* Fragmento del texto
Cantet ya se consagró internacionalmente con la multipremiada La clase (Entre les murs, 2008), en la que a través del sistema educativo francés navegó en la cuestión de la identidad moderna de Francia, y la que quizá Ly tuvo presente a la hora de codirigir A viva voz (À voix haute – La force de la parole, 2017) junto a Stéphane de Freitas. En ella, rodada también en Saint-Denis, un grupo de jóvenes de distintas ascendencias se reúnen por el amor a la oratoria como medio de expresión y se aboga por la palabra como única arma posible. A viva voz es una película desgarradora en donde el racismo, el dolor, la injusticia, la guerra o el feminismo dialogan con la realidad y muestran que todavía hay esperanza en los suburbios.
Los Miserables toma otro camino. La película es heredera del trabajo documental de Ly: los disturbios en el barrio, las grabaciones a la policía, el robo del león, y la celebración de la victoria en la Copa Mundial de Futbol de 2018 con la que el film comienza. En los créditos iniciales los ciudadanos franceses (ya sean blancos, árabes, musulmanes o judíos) cantan La Marseillaise sin distinción de raza o clase. El acto evoca directamente la famosa escena de La gran ilusión (La Grande Illusion, 1937) en la que Jean Renoir deja de lado la condición de sus personajes, presos en un campo de concentración alemán –recordemos que la película está ambientada en la Primera Guerra Mundial- para demandar la liberté, égalité, fraternité, y entonar al unísono la melodía del himno francés.

* Consigna A
Reproduce textualmente el pasaje del fragmento sobre cine francés que empieza con "Los Miserables toma" y sigue hasta "del himno francés.".
* Consigna B
Enumera todas las películas que el fragmento sobre cine francés menciona por su título.

* Material proporcionado
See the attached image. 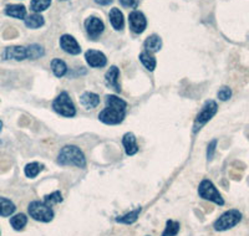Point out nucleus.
<instances>
[{
  "label": "nucleus",
  "mask_w": 249,
  "mask_h": 236,
  "mask_svg": "<svg viewBox=\"0 0 249 236\" xmlns=\"http://www.w3.org/2000/svg\"><path fill=\"white\" fill-rule=\"evenodd\" d=\"M1 57L4 60H17V61H23L28 59V49L24 46H9L1 53Z\"/></svg>",
  "instance_id": "9d476101"
},
{
  "label": "nucleus",
  "mask_w": 249,
  "mask_h": 236,
  "mask_svg": "<svg viewBox=\"0 0 249 236\" xmlns=\"http://www.w3.org/2000/svg\"><path fill=\"white\" fill-rule=\"evenodd\" d=\"M15 204L12 200L0 197V217H10L15 211Z\"/></svg>",
  "instance_id": "6ab92c4d"
},
{
  "label": "nucleus",
  "mask_w": 249,
  "mask_h": 236,
  "mask_svg": "<svg viewBox=\"0 0 249 236\" xmlns=\"http://www.w3.org/2000/svg\"><path fill=\"white\" fill-rule=\"evenodd\" d=\"M85 59H86V62L89 64V66H91V67L100 68L106 66V64H107V59H106V56L101 52V51H96V50L86 51Z\"/></svg>",
  "instance_id": "9b49d317"
},
{
  "label": "nucleus",
  "mask_w": 249,
  "mask_h": 236,
  "mask_svg": "<svg viewBox=\"0 0 249 236\" xmlns=\"http://www.w3.org/2000/svg\"><path fill=\"white\" fill-rule=\"evenodd\" d=\"M1 128H3V122L0 121V131H1Z\"/></svg>",
  "instance_id": "72a5a7b5"
},
{
  "label": "nucleus",
  "mask_w": 249,
  "mask_h": 236,
  "mask_svg": "<svg viewBox=\"0 0 249 236\" xmlns=\"http://www.w3.org/2000/svg\"><path fill=\"white\" fill-rule=\"evenodd\" d=\"M242 220V213L239 210H232L226 211L224 214H222L221 217L218 218L217 220L213 224V228L215 231H226L230 230V229L234 228L235 225H238Z\"/></svg>",
  "instance_id": "20e7f679"
},
{
  "label": "nucleus",
  "mask_w": 249,
  "mask_h": 236,
  "mask_svg": "<svg viewBox=\"0 0 249 236\" xmlns=\"http://www.w3.org/2000/svg\"><path fill=\"white\" fill-rule=\"evenodd\" d=\"M61 1H62V0H61Z\"/></svg>",
  "instance_id": "f704fd0d"
},
{
  "label": "nucleus",
  "mask_w": 249,
  "mask_h": 236,
  "mask_svg": "<svg viewBox=\"0 0 249 236\" xmlns=\"http://www.w3.org/2000/svg\"><path fill=\"white\" fill-rule=\"evenodd\" d=\"M217 111L218 104L215 103V101H212V100L207 101L206 103H204L203 108L201 110V112H199L198 115H197V117H196L195 128H193V131H195V132H198L204 124L208 123V122L212 119L213 116L217 113Z\"/></svg>",
  "instance_id": "0eeeda50"
},
{
  "label": "nucleus",
  "mask_w": 249,
  "mask_h": 236,
  "mask_svg": "<svg viewBox=\"0 0 249 236\" xmlns=\"http://www.w3.org/2000/svg\"><path fill=\"white\" fill-rule=\"evenodd\" d=\"M198 194L202 199L210 200L217 205H224V199L211 180H202L198 186Z\"/></svg>",
  "instance_id": "423d86ee"
},
{
  "label": "nucleus",
  "mask_w": 249,
  "mask_h": 236,
  "mask_svg": "<svg viewBox=\"0 0 249 236\" xmlns=\"http://www.w3.org/2000/svg\"><path fill=\"white\" fill-rule=\"evenodd\" d=\"M44 202L49 205H53V204H57V202H62V195L60 191H54V193H51V194L46 195Z\"/></svg>",
  "instance_id": "c85d7f7f"
},
{
  "label": "nucleus",
  "mask_w": 249,
  "mask_h": 236,
  "mask_svg": "<svg viewBox=\"0 0 249 236\" xmlns=\"http://www.w3.org/2000/svg\"><path fill=\"white\" fill-rule=\"evenodd\" d=\"M179 233V222L173 221V220H167L166 229H164L162 236H176Z\"/></svg>",
  "instance_id": "cd10ccee"
},
{
  "label": "nucleus",
  "mask_w": 249,
  "mask_h": 236,
  "mask_svg": "<svg viewBox=\"0 0 249 236\" xmlns=\"http://www.w3.org/2000/svg\"><path fill=\"white\" fill-rule=\"evenodd\" d=\"M51 0H31L30 9L34 13H41L50 6Z\"/></svg>",
  "instance_id": "bb28decb"
},
{
  "label": "nucleus",
  "mask_w": 249,
  "mask_h": 236,
  "mask_svg": "<svg viewBox=\"0 0 249 236\" xmlns=\"http://www.w3.org/2000/svg\"><path fill=\"white\" fill-rule=\"evenodd\" d=\"M5 15L12 17H17V19L24 20L26 19V9L24 5H20V4H9L5 6V10H4Z\"/></svg>",
  "instance_id": "2eb2a0df"
},
{
  "label": "nucleus",
  "mask_w": 249,
  "mask_h": 236,
  "mask_svg": "<svg viewBox=\"0 0 249 236\" xmlns=\"http://www.w3.org/2000/svg\"><path fill=\"white\" fill-rule=\"evenodd\" d=\"M28 59L29 60H36L43 57L45 55V50L41 45H37V44H33V45H29L28 48Z\"/></svg>",
  "instance_id": "b1692460"
},
{
  "label": "nucleus",
  "mask_w": 249,
  "mask_h": 236,
  "mask_svg": "<svg viewBox=\"0 0 249 236\" xmlns=\"http://www.w3.org/2000/svg\"><path fill=\"white\" fill-rule=\"evenodd\" d=\"M140 211H141V209H137V210L130 211V213H127L126 215H122V217L116 218V221L121 222V224H126V225L133 224V222L137 220V218H139Z\"/></svg>",
  "instance_id": "a878e982"
},
{
  "label": "nucleus",
  "mask_w": 249,
  "mask_h": 236,
  "mask_svg": "<svg viewBox=\"0 0 249 236\" xmlns=\"http://www.w3.org/2000/svg\"><path fill=\"white\" fill-rule=\"evenodd\" d=\"M140 61L142 62V65L148 71H153L156 68V65H157L153 53L148 52V51H143V52L140 53Z\"/></svg>",
  "instance_id": "aec40b11"
},
{
  "label": "nucleus",
  "mask_w": 249,
  "mask_h": 236,
  "mask_svg": "<svg viewBox=\"0 0 249 236\" xmlns=\"http://www.w3.org/2000/svg\"><path fill=\"white\" fill-rule=\"evenodd\" d=\"M45 24V20L39 13H34L25 19V25L29 29H39Z\"/></svg>",
  "instance_id": "412c9836"
},
{
  "label": "nucleus",
  "mask_w": 249,
  "mask_h": 236,
  "mask_svg": "<svg viewBox=\"0 0 249 236\" xmlns=\"http://www.w3.org/2000/svg\"><path fill=\"white\" fill-rule=\"evenodd\" d=\"M26 224H28V217L23 213L17 214V215H14V217L10 219V225H12L13 229L17 231L23 230L26 226Z\"/></svg>",
  "instance_id": "5701e85b"
},
{
  "label": "nucleus",
  "mask_w": 249,
  "mask_h": 236,
  "mask_svg": "<svg viewBox=\"0 0 249 236\" xmlns=\"http://www.w3.org/2000/svg\"><path fill=\"white\" fill-rule=\"evenodd\" d=\"M215 147H217V139H213L212 142H210L208 147H207V159L212 160L213 155L215 153Z\"/></svg>",
  "instance_id": "7c9ffc66"
},
{
  "label": "nucleus",
  "mask_w": 249,
  "mask_h": 236,
  "mask_svg": "<svg viewBox=\"0 0 249 236\" xmlns=\"http://www.w3.org/2000/svg\"><path fill=\"white\" fill-rule=\"evenodd\" d=\"M113 0H95V3L99 4V5H108V4L112 3Z\"/></svg>",
  "instance_id": "473e14b6"
},
{
  "label": "nucleus",
  "mask_w": 249,
  "mask_h": 236,
  "mask_svg": "<svg viewBox=\"0 0 249 236\" xmlns=\"http://www.w3.org/2000/svg\"><path fill=\"white\" fill-rule=\"evenodd\" d=\"M51 70L56 77H62L65 76L66 72H68V66L62 60L54 59L51 61Z\"/></svg>",
  "instance_id": "4be33fe9"
},
{
  "label": "nucleus",
  "mask_w": 249,
  "mask_h": 236,
  "mask_svg": "<svg viewBox=\"0 0 249 236\" xmlns=\"http://www.w3.org/2000/svg\"><path fill=\"white\" fill-rule=\"evenodd\" d=\"M110 23L115 30H122L124 26V14L117 8H112L110 10Z\"/></svg>",
  "instance_id": "f3484780"
},
{
  "label": "nucleus",
  "mask_w": 249,
  "mask_h": 236,
  "mask_svg": "<svg viewBox=\"0 0 249 236\" xmlns=\"http://www.w3.org/2000/svg\"><path fill=\"white\" fill-rule=\"evenodd\" d=\"M44 169L43 164L36 163V162H33V163H29L26 164L25 167V175L28 178H35L36 175H39V173Z\"/></svg>",
  "instance_id": "393cba45"
},
{
  "label": "nucleus",
  "mask_w": 249,
  "mask_h": 236,
  "mask_svg": "<svg viewBox=\"0 0 249 236\" xmlns=\"http://www.w3.org/2000/svg\"><path fill=\"white\" fill-rule=\"evenodd\" d=\"M162 40L159 35H151L144 41V51H148L151 53H155L161 50Z\"/></svg>",
  "instance_id": "a211bd4d"
},
{
  "label": "nucleus",
  "mask_w": 249,
  "mask_h": 236,
  "mask_svg": "<svg viewBox=\"0 0 249 236\" xmlns=\"http://www.w3.org/2000/svg\"><path fill=\"white\" fill-rule=\"evenodd\" d=\"M53 108L56 113L64 116V117H74L76 115V108H75L72 100L66 92H61L53 102Z\"/></svg>",
  "instance_id": "39448f33"
},
{
  "label": "nucleus",
  "mask_w": 249,
  "mask_h": 236,
  "mask_svg": "<svg viewBox=\"0 0 249 236\" xmlns=\"http://www.w3.org/2000/svg\"><path fill=\"white\" fill-rule=\"evenodd\" d=\"M120 77V70L116 66H112L110 67V70L107 71L105 76V84L107 87L112 88V90L117 91V92H121V86H120L119 82Z\"/></svg>",
  "instance_id": "ddd939ff"
},
{
  "label": "nucleus",
  "mask_w": 249,
  "mask_h": 236,
  "mask_svg": "<svg viewBox=\"0 0 249 236\" xmlns=\"http://www.w3.org/2000/svg\"><path fill=\"white\" fill-rule=\"evenodd\" d=\"M122 144H124V152L126 154L128 155H133L136 154L137 151H139V146H137V142H136V137L133 133H126L122 138Z\"/></svg>",
  "instance_id": "4468645a"
},
{
  "label": "nucleus",
  "mask_w": 249,
  "mask_h": 236,
  "mask_svg": "<svg viewBox=\"0 0 249 236\" xmlns=\"http://www.w3.org/2000/svg\"><path fill=\"white\" fill-rule=\"evenodd\" d=\"M80 103L85 107L86 110H92V108H96L99 106L100 97L96 93L85 92L80 97Z\"/></svg>",
  "instance_id": "dca6fc26"
},
{
  "label": "nucleus",
  "mask_w": 249,
  "mask_h": 236,
  "mask_svg": "<svg viewBox=\"0 0 249 236\" xmlns=\"http://www.w3.org/2000/svg\"><path fill=\"white\" fill-rule=\"evenodd\" d=\"M28 213L36 221L49 222L54 219V210L45 202H31L28 206Z\"/></svg>",
  "instance_id": "7ed1b4c3"
},
{
  "label": "nucleus",
  "mask_w": 249,
  "mask_h": 236,
  "mask_svg": "<svg viewBox=\"0 0 249 236\" xmlns=\"http://www.w3.org/2000/svg\"><path fill=\"white\" fill-rule=\"evenodd\" d=\"M60 46H61L62 50L70 53V55H79L81 52V46L71 35H62L61 39H60Z\"/></svg>",
  "instance_id": "f8f14e48"
},
{
  "label": "nucleus",
  "mask_w": 249,
  "mask_h": 236,
  "mask_svg": "<svg viewBox=\"0 0 249 236\" xmlns=\"http://www.w3.org/2000/svg\"><path fill=\"white\" fill-rule=\"evenodd\" d=\"M57 163L61 166H75L79 168H85L86 159L79 147L65 146L57 155Z\"/></svg>",
  "instance_id": "f03ea898"
},
{
  "label": "nucleus",
  "mask_w": 249,
  "mask_h": 236,
  "mask_svg": "<svg viewBox=\"0 0 249 236\" xmlns=\"http://www.w3.org/2000/svg\"><path fill=\"white\" fill-rule=\"evenodd\" d=\"M128 23H130L131 30H132L133 33H136V34L143 33L146 26H147L146 17L143 15V13L139 12V10H135V12H132L128 15Z\"/></svg>",
  "instance_id": "6e6552de"
},
{
  "label": "nucleus",
  "mask_w": 249,
  "mask_h": 236,
  "mask_svg": "<svg viewBox=\"0 0 249 236\" xmlns=\"http://www.w3.org/2000/svg\"><path fill=\"white\" fill-rule=\"evenodd\" d=\"M85 29L89 37L96 39L102 34V31L105 29V25L101 21V19L96 17H90L85 20Z\"/></svg>",
  "instance_id": "1a4fd4ad"
},
{
  "label": "nucleus",
  "mask_w": 249,
  "mask_h": 236,
  "mask_svg": "<svg viewBox=\"0 0 249 236\" xmlns=\"http://www.w3.org/2000/svg\"><path fill=\"white\" fill-rule=\"evenodd\" d=\"M127 103L116 95L106 96V108L101 111L99 119L105 124H120L126 116Z\"/></svg>",
  "instance_id": "f257e3e1"
},
{
  "label": "nucleus",
  "mask_w": 249,
  "mask_h": 236,
  "mask_svg": "<svg viewBox=\"0 0 249 236\" xmlns=\"http://www.w3.org/2000/svg\"><path fill=\"white\" fill-rule=\"evenodd\" d=\"M120 3L126 8H136L137 6L136 0H120Z\"/></svg>",
  "instance_id": "2f4dec72"
},
{
  "label": "nucleus",
  "mask_w": 249,
  "mask_h": 236,
  "mask_svg": "<svg viewBox=\"0 0 249 236\" xmlns=\"http://www.w3.org/2000/svg\"><path fill=\"white\" fill-rule=\"evenodd\" d=\"M232 97V90L230 87H222L221 90L218 91V99L221 101H228Z\"/></svg>",
  "instance_id": "c756f323"
}]
</instances>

* Respuesta redactada A
Los Miserables toma otro camino. La película es heredera del trabajo documental de Ly: los disturbios en el barrio, las grabaciones a la policía, el robo del león, y la celebración de la victoria en la Copa Mundial de Futbol de 2018 con la que el film comienza. En los créditos iniciales los ciudadanos franceses (ya sean blancos, árabes, musulmanes o judíos) cantan La Marseillaise sin distinción de raza o clase. El acto evoca directamente la famosa escena de La gran ilusión (La Grande Illusion, 1937) en la que Jean Renoir deja de lado la condición de sus personajes, presos en un campo de concentración alemán –recordemos que la película está ambientada en la Primera Guerra Mundial- para demandar la liberté, égalité, fraternité, y entonar al unísono la melodía del himno francés.

* Respuesta redactada B
- La clase (Entre les murs, 2008)
- A viva voz (À voix haute – La force de la parole, 2017)
- Los Miserables
- La gran ilusión (La Grande Illusion, 1937)